Review: Kung Fu Panda 2 (2011)
I haven't been impressed with most of the non-Pixar children's animated films that have come to dominate cinemas in the past few years (lest you think I exaggerate with the word "dominate", this year alone has had Gnomeo and Juliet, Rango, Mars Needs Moms, Hop, Rio, Hookwinked Too! Hood vs. Evil, and has yet to see the release of Cars 2, Puss in Boots, and Happy Feet 2). Too be fair, I haven't seen any of this year's crop (I have heard good things about Rango), but for the most part I have found such past offerings to be at best unimaginative and dull, and at worst inappropriate and aggressively ugly. Dreamworks' Shrek series has been a huge box office boon, while peddling sexual innuendo and mind-numbing and hyper-active action in the guise of revisionist fairy tales. It's not the revisionism that I object to so much as the idea that children's films need to contain big name actors and jokes that are over the heads of children in order to pull in the coveted four-quadrant demographics. Films like Shrek (2000), to say nothing of some of its imitators, are also just simply unpleasant to look at. Dreamworks' Kung Fu Panda films still suffer from the surfeit of celebrity voices, but in contrast I appreciate their relative lack of pop-culture references and innuendo. Furthermore, the films have a pleasantly distinct animation style and a compelling world that they have created for their simple stories of a chubby panda bear who learns to become a kung fu master.

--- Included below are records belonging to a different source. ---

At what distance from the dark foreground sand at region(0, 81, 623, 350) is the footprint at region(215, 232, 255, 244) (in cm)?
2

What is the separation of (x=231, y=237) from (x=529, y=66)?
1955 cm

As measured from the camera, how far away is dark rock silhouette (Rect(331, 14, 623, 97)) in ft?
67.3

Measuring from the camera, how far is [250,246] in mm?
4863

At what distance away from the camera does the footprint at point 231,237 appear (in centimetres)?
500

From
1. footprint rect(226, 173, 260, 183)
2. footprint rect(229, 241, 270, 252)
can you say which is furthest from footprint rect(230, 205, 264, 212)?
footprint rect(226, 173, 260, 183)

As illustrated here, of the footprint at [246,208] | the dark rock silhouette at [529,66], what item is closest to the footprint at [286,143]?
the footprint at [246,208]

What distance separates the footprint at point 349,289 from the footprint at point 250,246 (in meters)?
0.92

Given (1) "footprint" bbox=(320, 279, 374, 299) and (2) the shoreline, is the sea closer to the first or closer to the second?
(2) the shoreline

Kung Fu Panda 2 (2011) tells the story the character Po (Jack Black) from the first film, now established as the Dragon Warrior alongside the pantheon of the Furious Five (Tiger, Snake, Monkey, Crane, and Mantis) searching for the elusive "inner peace" that will help him take his kung fu to the next level and at the same time stop an egomaniacal peacock (Gary Oldman) who has invented gunpowder from conquering China. Finding inner peace will involve facing his past and learning about his panda heritage. The film is fast-paced, goofy, but strangely easy-going. Some of the funniest bits involve Po's noodle-serving adopted goose father, but it's a nice relationship and representation of parental love.
One of the nice things about the series is that they actually take the kung fu semi-seriously. The Furious Five take their namesakes from actual kung fu fighting styles, and the action is actually coherent and fun to see, taking advantage of the animal characters physical forms for both function and comedy. The use of hand-drawn animation is also a nice touch: both an introduction to the story of the peacock, Shen, told in paper-cut out style, and Po's dreams about his birth-parents, which appear in hand-drawn animation style, remind both of the variety of animation available to storytellers apart from computer generated and of how appealing the character designs themselves are, as they look good in any style.
Kung Fu Panda 2 suffers from being a bit slight for most adult audiences, but is there really a problem with giving children entertainment that is made for them? Adults might balk at the violence, but kung fu packages its cool moves with a philosophy of self-control and restraint that makes it preferable to many other film's haphazard and frenetic action. Judging from the reactions of the children in the audience and sitting next to me, Kung Fu Panda 2 just might be one of the better bets for children's entertainment this summer.
6 out of 10
Note: I saw Kung Fu Panda 2 in non-3D. There are certain moments where the film is clearly geared toward things sticking out from the screen, but nothing is really lost, and perhaps much is gained, by opting not to see it in the 3D format.